**TEXT SHOWN:**
Health Center News

Health Center News Highlights

newsAs we close out the week there are a few news highlights worth mentioning.  First of all, an article co-authored by the National Association of Community Health Centers (NACHC) and the Robert Graham Center for Policy Studies reveals how health center patients disproportionately suffer more from mental illness and substance abuse than the general population.  The article, published in BMC Health Services Research, highlights the importance of behavioral health services at Community Health Centers, a majority of which have onsite mental health or substance abuse staff according to the most recent data available from 2010. Depression was the most frequent primary diagnosis after hypertension and diabetes, according to the authors.  You can read the full text of the article by visiting this link.

The Baltimore Sun recently focused on the influx of patients expected to visit Community Health Centers as health reform moves forward.   The article notes, “Maryland health centers — which last year served nearly 300,000 patients, many needy and uninsured — are bracing for an influx of new clients who will now have access to insurance. The centers also predict existing patients will come on a more consistent basis, rather than just for emergencies or major illnesses, once they are insured.” Read full text of article.

**LISTED ENTRIES:**
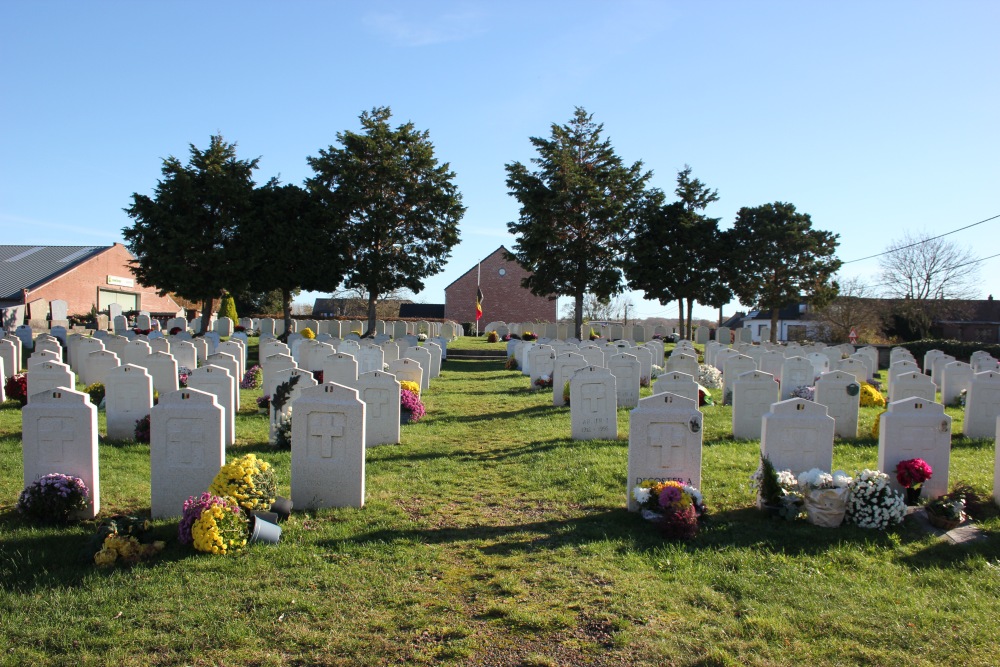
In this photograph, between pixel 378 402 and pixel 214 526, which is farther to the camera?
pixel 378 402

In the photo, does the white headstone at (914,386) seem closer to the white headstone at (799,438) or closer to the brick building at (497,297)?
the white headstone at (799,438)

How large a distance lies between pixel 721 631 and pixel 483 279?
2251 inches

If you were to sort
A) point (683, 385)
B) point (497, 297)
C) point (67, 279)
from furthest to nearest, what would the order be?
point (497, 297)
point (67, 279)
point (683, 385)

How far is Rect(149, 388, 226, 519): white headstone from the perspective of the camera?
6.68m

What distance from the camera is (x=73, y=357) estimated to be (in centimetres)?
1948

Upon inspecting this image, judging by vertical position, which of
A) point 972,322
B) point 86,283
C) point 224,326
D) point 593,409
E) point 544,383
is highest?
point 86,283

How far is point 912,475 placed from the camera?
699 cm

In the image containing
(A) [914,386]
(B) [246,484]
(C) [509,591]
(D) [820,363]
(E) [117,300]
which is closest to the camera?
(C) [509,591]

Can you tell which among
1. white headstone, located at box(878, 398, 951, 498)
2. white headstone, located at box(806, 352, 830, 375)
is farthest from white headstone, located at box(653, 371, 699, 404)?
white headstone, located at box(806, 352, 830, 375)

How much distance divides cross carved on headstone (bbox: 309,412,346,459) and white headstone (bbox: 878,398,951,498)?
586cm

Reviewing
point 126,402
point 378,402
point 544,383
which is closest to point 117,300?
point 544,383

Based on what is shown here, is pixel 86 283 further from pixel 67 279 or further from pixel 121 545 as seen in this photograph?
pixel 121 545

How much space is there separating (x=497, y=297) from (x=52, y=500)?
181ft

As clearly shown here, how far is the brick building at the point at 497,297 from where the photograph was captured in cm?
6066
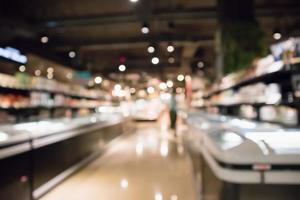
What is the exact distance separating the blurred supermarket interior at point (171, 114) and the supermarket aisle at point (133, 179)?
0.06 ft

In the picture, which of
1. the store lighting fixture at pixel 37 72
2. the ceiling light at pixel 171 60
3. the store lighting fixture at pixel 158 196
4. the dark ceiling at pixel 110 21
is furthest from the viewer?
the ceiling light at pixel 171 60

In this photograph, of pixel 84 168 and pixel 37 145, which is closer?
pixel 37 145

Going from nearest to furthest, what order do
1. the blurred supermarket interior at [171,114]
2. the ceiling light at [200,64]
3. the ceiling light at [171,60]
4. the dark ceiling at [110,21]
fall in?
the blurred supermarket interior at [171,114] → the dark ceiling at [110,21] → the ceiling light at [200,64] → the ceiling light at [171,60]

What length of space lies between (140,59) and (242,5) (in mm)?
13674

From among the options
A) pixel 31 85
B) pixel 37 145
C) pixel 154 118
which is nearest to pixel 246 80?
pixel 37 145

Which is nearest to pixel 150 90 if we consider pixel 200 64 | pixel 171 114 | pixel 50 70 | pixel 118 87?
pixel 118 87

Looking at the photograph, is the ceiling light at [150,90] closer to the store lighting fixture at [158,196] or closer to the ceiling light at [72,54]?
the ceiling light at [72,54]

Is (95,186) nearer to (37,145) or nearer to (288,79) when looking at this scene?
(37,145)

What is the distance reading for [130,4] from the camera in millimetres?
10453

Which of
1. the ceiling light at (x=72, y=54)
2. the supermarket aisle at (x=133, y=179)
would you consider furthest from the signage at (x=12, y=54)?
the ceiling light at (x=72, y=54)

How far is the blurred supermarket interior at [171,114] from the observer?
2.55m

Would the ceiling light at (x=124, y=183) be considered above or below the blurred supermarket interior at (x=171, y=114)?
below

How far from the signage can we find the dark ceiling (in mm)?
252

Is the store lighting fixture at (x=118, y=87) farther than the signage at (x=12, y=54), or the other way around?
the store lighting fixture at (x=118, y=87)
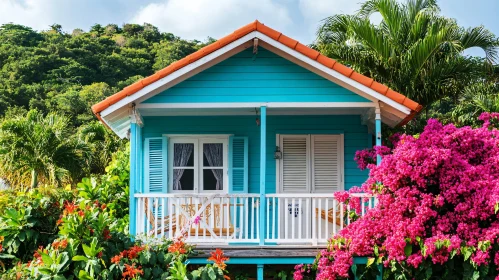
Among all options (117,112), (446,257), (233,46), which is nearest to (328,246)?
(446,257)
* * *
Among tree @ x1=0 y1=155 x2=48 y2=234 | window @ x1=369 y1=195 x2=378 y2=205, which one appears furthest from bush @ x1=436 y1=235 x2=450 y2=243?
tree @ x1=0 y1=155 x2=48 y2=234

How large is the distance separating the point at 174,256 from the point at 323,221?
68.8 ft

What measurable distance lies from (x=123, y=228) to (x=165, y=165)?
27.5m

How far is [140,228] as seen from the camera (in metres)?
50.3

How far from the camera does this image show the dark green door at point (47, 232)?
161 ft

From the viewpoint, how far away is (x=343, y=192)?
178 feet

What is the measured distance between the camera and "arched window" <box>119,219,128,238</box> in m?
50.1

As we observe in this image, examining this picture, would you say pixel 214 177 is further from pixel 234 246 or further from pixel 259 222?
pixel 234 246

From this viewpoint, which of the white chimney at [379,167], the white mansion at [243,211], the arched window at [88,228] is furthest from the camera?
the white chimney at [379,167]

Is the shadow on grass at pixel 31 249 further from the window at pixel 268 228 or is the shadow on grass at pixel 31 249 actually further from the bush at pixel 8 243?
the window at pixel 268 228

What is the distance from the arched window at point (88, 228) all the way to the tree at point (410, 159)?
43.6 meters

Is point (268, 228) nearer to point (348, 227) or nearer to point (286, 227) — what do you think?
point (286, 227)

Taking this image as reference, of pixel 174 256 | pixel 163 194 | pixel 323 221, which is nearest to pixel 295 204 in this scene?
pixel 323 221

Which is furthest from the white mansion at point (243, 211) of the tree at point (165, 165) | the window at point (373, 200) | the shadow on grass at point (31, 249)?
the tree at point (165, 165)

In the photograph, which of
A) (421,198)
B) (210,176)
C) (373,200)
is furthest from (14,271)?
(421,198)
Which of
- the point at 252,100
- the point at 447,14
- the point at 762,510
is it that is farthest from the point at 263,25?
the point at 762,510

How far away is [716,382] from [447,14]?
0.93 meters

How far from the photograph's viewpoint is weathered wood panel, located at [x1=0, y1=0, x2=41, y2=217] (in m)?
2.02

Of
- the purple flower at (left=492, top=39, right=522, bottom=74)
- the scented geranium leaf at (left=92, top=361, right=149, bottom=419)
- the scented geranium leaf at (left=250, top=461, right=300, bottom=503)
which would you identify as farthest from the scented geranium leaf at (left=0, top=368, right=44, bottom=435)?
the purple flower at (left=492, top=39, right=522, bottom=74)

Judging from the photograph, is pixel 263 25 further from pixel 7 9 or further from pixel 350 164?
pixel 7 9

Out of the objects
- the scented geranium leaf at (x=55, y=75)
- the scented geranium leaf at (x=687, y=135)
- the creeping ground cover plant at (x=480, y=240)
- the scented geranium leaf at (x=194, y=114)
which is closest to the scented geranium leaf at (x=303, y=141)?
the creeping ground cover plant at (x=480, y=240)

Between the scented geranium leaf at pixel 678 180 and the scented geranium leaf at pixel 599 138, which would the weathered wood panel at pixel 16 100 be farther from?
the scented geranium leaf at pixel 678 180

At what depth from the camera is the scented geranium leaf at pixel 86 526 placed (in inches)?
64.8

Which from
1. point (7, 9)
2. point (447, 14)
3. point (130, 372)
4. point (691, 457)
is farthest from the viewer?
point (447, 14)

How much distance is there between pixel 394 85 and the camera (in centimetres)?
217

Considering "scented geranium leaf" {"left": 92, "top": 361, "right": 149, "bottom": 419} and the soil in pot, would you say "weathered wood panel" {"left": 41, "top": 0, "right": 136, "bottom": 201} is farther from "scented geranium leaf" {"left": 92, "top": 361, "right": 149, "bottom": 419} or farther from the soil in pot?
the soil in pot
--
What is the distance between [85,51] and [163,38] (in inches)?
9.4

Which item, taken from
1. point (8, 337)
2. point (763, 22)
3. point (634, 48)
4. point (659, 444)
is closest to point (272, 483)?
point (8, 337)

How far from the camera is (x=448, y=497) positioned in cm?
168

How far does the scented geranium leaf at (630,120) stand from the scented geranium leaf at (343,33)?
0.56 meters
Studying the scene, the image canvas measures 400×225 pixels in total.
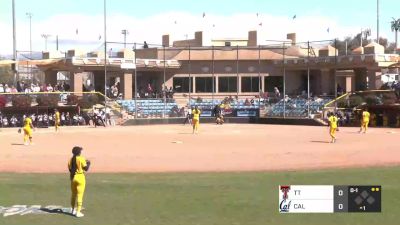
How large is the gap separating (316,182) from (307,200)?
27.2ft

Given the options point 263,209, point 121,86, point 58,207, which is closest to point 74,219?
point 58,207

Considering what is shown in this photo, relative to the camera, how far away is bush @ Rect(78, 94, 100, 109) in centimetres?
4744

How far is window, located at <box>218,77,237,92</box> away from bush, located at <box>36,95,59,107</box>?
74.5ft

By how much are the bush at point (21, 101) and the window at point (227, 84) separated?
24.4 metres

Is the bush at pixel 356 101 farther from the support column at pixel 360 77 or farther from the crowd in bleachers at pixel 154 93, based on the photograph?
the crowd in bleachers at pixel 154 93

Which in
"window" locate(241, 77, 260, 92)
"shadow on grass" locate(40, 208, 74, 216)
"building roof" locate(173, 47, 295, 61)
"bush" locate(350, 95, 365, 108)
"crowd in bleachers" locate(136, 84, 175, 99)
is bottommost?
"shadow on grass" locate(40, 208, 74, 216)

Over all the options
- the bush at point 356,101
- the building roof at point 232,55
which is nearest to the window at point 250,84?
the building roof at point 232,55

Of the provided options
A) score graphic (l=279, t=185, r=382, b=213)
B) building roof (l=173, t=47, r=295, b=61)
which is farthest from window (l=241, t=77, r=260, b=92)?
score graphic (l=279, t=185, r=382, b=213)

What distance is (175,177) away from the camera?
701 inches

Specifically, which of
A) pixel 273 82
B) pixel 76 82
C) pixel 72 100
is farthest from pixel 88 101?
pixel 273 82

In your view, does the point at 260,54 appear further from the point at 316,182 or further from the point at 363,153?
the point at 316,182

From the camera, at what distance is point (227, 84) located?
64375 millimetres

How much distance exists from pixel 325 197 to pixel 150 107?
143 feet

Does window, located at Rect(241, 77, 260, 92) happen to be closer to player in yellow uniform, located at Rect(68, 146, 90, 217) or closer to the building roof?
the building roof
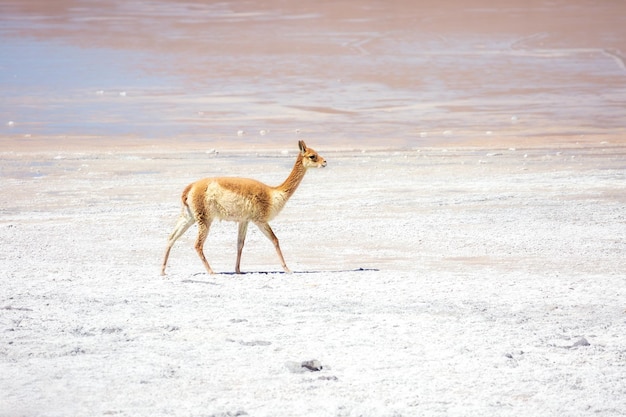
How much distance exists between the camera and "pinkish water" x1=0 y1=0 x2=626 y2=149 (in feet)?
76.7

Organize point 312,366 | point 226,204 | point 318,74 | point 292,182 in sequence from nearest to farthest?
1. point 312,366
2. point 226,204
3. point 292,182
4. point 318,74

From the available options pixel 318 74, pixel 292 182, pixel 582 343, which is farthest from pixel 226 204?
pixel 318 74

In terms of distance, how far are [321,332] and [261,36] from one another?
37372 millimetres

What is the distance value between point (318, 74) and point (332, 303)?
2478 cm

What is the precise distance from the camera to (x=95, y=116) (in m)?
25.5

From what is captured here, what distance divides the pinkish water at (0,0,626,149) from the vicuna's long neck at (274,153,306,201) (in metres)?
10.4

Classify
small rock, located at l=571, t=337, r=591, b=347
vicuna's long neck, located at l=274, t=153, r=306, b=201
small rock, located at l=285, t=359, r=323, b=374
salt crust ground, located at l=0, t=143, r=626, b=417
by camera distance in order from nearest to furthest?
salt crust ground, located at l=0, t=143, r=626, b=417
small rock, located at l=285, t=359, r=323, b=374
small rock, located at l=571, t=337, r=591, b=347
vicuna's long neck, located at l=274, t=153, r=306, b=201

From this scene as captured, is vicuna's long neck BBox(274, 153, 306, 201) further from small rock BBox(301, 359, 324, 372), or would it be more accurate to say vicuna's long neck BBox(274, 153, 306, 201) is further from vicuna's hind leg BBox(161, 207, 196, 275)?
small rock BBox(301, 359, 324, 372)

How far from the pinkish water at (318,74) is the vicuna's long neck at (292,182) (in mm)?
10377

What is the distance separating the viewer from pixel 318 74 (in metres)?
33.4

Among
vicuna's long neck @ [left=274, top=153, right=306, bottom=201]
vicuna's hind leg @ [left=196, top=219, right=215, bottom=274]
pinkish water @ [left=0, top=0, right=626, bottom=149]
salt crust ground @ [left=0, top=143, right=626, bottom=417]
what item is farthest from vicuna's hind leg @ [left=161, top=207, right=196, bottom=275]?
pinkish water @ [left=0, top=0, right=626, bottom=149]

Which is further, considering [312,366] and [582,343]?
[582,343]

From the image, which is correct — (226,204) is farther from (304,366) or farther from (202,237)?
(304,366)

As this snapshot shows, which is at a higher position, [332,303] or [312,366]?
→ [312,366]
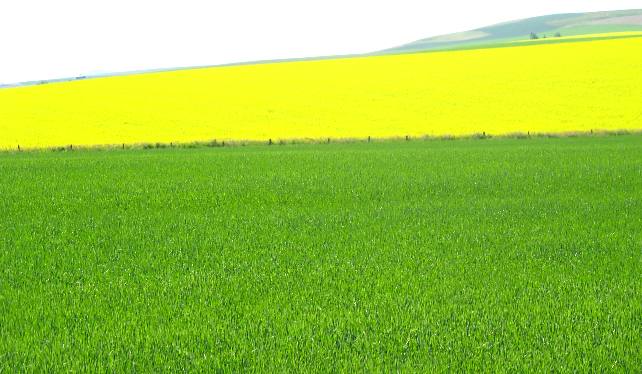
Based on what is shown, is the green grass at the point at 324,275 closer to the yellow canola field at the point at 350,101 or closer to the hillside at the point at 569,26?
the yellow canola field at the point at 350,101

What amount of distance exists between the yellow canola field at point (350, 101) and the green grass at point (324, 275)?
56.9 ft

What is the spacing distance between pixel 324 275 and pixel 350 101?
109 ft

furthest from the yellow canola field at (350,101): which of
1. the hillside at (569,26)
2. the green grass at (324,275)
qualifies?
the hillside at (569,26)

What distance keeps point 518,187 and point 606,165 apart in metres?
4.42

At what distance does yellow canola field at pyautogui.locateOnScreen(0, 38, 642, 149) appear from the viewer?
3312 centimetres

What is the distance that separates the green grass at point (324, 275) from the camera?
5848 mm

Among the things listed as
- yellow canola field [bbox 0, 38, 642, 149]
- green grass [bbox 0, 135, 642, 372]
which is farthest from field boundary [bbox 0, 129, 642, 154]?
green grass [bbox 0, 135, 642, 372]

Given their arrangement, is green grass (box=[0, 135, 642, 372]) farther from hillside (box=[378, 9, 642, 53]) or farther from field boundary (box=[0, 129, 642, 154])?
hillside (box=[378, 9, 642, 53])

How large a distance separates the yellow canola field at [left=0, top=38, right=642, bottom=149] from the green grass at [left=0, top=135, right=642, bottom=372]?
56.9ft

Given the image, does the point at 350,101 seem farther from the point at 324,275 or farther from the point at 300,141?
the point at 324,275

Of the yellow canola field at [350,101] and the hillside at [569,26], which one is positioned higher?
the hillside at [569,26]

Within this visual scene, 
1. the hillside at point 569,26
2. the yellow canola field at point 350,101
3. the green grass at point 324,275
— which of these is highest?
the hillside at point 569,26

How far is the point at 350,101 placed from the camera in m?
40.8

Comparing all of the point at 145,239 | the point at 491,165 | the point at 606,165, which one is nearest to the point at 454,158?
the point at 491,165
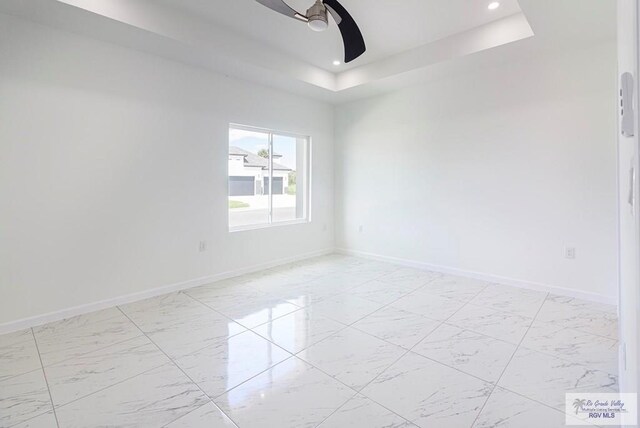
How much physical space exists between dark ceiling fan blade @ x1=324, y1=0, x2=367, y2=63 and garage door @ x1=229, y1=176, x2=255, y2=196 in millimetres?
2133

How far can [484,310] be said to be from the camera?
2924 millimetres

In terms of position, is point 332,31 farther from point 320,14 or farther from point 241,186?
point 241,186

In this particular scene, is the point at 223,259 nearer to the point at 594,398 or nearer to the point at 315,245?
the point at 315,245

**WHAT YOU NEED TO DO:**
• a. List every named health condition that appears in the health center news text.
• b. Repeat the part of the health center news text that opens with the words "newsAs we close" and closes with "by visiting this link.".
• c. Carry on the health center news post, starting after its last sentence.
The items are separate material and have nothing to do with the health center news text.

**RESULTS:**
• a. mental illness, substance abuse, depression, hypertension, diabetes

• b.
newsAs we close out the week there are a few news highlights worth mentioning.  First of all, an article co-authored by the National Association of Community Health Centers (NACHC) and the Robert Graham Center for Policy Studies reveals how health center patients disproportionately suffer more from mental illness and substance abuse than the general population.  The article, published in BMC Health Services Research, highlights the importance of behavioral health services at Community Health Centers, a majority of which have onsite mental health or substance abuse staff according to the most recent data available from 2010. Depression was the most frequent primary diagnosis after hypertension and diabetes, according to the authors.  You can read the full text of the article by visiting this link.

• c.
And how health centers and hospitals will work together under health reform was the topic of another article by DotMed Daily News.  “When it comes to hospitals and community health centers, there is “absolutely no competition,”  Jan Emerson-Shea, vice president, external affairs, California Hospital Association, tells reporter Diana Bradley. “It’s not us vs. them… We all have a role in the health care system.”

Community Health Centers’ role in managing chronic disease is the focus of a recently published op-ed by NACHC Senior Vice President  for Partnerships and Resource Development, Malvise Scott and Eileen Howard Boone, President, CVS Caremark Charitable Trust. Published in the Huffington Post, the authors write  “through affordable health care services, health centers provide solutions, and without them, chronic diseases will continue to impact the lives of millions of people nationwide and cost our health care system trillions of dollars every year.”